Na Índia, o estudo da estética — que, a princípio, era restrito ao teatro — não tem sua origem em um desejo abstrato ou desinteressado de conhecimento, mas em motivos de ordem puramente empírica. O texto mais antigo que chegou até nós é o Nātyaśāstra (século IV ou V d.C.?), atribuído ao mítico Bharata. Trata-se de uma volumosa coleção de observações e regras relacionadas, principalmente, à produção de teatro e ao treinamento de atores e poetas. O autor, ou os autores, com uma certa sentenciosidade e pedantismo típicos do pensamento indiano, classificam os vários estados mentais ou emoções da alma humana e tratam de sua transição do plano prático para o estético. O Nātyaśāstra é uma obra de profunda percepção psicológica. O drama apela à visão e à audição ao mesmo tempo (os únicos sentidos que são capazes, de acordo com alguns pensadores indianos, de se elevar acima dos limites do “eu” limitado) e é considerado a forma mais elevada de arte. Nela, tanto a visão quanto a audição colaboram para despertar no espectador, com mais facilidade e força do que em qualquer outra forma de arte, um estado de consciência sui generis, concebido intuitivamente e concretamente como um suco ou sabor, chamado RASA. Essa concepção tipicamente indiana da experiência estética como um sumo ou um sabor saboreado pelo leitor ou espectador não deve nos surpreender. Na Índia, e em outros lugares, as sensações próprias dos sentidos do paladar e do tato, quase desprovidas de qualquer representação noética, são facilmente tomadas para designar estados de consciência mais íntimos e distantes de representações abstratas do que as comuns — ou seja, a experiência estética e várias formas de experiências religiosas.

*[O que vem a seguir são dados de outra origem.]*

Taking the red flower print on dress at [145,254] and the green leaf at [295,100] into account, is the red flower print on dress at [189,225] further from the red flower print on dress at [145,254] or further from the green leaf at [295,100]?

Esse RASA, quando experimentado pelo espectador, o permeia e o encanta. A experiência estética é, portanto, o ato de saborear esse RASA, de mergulhar nele, excluindo todo o resto. Bharata, em um famoso aforismo que, interpretado e elaborado de várias maneiras, forma o ponto de partida de todos os pensamentos estéticos indianos posteriores, diz, em essência, que RASA nasce da união da peça com o desempenho dos atores. “A partir da união dos Determinantes — ele diz? literalmente -, dos Consequentes e dos Estados Mentais Transitórios, ocorre o nascimento de RASA”. Qual é então a natureza de RASA? Quais são suas relações com as outras emoções e estados de consciência? E como devemos entender essa palavra “nascimento”? Toda a estética indiana gira em torno dessas questões, que têm sido uma fonte inesgotável de material polêmico para gerações de retores e pensadores, até os nossos dias. Mas, antes de começar a examinar suas várias interpretações, vamos expor brevemente os fundamentos da psicologia empírica de Bharata.
De acordo com o Nātyaśāstra, existem oito sentimentos, instintos, emoções ou estados mentais fundamentais chamados bhāva ou sthāyibhāva1 É claro que, do ponto de vista do espectador, os consequentes não seguem o sentimento, como fazem na vida comum, mas agem como uma espécie de causas que intensificam e prolongam o sentimento, provocado pelos determinantes.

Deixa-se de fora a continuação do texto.